** Task objective **
Extract every line below that contains the string "separation", matching its case exactly.

** Supplied information **
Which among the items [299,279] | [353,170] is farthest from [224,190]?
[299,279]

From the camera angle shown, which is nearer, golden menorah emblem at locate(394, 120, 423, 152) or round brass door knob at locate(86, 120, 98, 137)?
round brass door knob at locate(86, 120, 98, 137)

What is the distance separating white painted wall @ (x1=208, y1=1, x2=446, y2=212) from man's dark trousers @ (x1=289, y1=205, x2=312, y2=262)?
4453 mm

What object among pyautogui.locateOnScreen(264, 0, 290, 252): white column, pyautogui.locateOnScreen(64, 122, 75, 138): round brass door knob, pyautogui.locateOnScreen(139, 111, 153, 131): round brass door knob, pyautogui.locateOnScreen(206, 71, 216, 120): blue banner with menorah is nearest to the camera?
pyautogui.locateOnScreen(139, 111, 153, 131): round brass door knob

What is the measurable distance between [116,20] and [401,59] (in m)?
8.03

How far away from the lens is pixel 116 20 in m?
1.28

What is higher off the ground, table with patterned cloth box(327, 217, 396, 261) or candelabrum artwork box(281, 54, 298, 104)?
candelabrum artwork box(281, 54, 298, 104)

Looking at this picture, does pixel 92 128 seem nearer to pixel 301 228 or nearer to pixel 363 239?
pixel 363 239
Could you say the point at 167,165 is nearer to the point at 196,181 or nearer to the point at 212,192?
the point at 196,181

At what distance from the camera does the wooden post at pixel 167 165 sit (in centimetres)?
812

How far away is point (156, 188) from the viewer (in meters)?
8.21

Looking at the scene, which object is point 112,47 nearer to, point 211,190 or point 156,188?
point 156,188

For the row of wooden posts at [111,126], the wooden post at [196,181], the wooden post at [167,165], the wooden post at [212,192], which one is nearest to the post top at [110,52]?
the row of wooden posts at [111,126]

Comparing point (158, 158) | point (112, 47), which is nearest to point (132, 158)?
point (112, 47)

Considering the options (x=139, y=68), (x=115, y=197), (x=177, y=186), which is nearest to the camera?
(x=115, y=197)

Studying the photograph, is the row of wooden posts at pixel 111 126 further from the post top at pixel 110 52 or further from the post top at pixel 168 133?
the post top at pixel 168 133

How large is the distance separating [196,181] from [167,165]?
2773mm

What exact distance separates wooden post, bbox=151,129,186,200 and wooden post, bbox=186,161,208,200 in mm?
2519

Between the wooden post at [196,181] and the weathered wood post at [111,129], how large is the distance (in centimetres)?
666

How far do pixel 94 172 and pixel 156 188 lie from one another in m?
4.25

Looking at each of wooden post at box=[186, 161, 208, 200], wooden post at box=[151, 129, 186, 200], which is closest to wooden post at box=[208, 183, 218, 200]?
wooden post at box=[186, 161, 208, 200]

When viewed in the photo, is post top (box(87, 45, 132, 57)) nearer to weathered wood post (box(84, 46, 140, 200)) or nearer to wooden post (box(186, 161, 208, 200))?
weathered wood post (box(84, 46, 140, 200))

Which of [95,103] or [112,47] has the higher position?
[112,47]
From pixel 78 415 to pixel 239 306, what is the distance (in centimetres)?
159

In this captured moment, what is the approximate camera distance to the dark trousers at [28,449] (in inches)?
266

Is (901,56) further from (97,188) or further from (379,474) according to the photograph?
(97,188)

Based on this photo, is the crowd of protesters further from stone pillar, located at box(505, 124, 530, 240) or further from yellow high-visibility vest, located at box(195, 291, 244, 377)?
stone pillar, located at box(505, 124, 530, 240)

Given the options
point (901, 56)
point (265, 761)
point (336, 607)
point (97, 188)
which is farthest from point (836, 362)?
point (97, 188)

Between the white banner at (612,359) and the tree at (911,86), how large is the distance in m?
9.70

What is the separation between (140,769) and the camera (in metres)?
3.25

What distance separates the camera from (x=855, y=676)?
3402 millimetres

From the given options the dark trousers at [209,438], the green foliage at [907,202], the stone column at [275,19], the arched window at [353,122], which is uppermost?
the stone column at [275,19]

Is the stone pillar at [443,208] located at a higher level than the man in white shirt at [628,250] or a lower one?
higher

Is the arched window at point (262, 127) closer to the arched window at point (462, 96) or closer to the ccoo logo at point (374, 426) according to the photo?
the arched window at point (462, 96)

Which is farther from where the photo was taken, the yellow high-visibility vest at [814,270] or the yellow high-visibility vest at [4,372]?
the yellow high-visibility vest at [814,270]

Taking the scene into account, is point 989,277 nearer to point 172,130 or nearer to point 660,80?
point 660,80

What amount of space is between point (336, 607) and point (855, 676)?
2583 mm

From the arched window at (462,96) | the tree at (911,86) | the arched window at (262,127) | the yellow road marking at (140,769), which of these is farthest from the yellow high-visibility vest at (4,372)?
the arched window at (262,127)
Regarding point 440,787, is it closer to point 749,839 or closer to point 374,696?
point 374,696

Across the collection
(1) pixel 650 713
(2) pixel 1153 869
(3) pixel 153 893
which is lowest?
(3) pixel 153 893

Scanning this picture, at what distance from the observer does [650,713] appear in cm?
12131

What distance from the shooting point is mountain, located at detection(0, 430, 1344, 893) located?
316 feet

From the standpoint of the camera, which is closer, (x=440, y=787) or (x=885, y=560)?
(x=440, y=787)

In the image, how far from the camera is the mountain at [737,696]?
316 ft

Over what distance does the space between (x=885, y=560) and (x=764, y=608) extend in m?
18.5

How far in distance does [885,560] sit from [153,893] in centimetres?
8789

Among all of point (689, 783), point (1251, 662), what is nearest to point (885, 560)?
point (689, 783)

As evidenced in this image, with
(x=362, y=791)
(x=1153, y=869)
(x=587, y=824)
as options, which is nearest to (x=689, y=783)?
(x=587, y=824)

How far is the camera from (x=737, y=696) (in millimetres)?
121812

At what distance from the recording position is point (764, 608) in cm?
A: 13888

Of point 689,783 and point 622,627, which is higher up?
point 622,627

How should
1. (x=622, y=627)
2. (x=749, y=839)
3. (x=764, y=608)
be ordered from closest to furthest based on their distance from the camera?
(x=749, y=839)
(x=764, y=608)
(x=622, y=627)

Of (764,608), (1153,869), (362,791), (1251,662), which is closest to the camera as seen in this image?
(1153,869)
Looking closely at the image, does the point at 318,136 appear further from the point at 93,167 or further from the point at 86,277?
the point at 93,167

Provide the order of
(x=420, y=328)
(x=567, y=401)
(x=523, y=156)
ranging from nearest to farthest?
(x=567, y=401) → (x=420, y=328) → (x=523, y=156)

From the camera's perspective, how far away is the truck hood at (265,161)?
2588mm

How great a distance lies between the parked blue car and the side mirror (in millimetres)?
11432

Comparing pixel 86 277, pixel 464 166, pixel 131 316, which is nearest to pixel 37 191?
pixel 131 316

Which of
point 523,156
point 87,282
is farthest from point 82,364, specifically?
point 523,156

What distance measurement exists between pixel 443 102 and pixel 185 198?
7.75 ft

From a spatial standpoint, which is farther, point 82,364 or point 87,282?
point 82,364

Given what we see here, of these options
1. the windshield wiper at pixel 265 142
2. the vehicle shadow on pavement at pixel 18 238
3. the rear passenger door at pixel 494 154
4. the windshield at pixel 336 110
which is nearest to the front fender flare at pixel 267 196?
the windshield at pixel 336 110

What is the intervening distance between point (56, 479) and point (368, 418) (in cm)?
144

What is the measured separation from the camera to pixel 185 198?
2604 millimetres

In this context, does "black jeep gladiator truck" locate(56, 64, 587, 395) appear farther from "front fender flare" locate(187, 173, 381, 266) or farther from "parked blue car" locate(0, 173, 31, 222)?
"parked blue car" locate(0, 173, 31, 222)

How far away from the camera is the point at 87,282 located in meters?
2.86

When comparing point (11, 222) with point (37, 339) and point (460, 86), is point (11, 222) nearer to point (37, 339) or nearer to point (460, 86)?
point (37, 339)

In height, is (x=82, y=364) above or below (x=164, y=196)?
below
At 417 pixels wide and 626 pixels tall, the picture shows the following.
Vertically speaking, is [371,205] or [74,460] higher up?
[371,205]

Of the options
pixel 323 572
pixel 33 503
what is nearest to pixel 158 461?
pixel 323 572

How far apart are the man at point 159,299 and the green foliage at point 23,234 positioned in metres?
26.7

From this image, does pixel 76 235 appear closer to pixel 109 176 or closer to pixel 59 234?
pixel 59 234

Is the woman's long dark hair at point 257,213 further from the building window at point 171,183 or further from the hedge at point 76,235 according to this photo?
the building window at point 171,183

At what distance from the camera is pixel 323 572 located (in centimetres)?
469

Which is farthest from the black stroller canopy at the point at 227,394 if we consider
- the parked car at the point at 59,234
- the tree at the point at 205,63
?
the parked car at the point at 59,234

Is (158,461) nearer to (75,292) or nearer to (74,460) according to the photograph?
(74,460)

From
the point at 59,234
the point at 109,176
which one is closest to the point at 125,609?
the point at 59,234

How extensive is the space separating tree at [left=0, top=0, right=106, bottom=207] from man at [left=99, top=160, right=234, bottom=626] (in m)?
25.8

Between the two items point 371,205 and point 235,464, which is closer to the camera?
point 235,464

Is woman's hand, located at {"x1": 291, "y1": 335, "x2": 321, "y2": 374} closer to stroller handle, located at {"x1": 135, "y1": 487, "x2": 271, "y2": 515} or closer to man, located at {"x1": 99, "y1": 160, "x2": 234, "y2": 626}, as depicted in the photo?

** Problem solution **
What is the separation between (140,769) and the camera (in metres)?
What is the measured separation from the camera to pixel 185 198?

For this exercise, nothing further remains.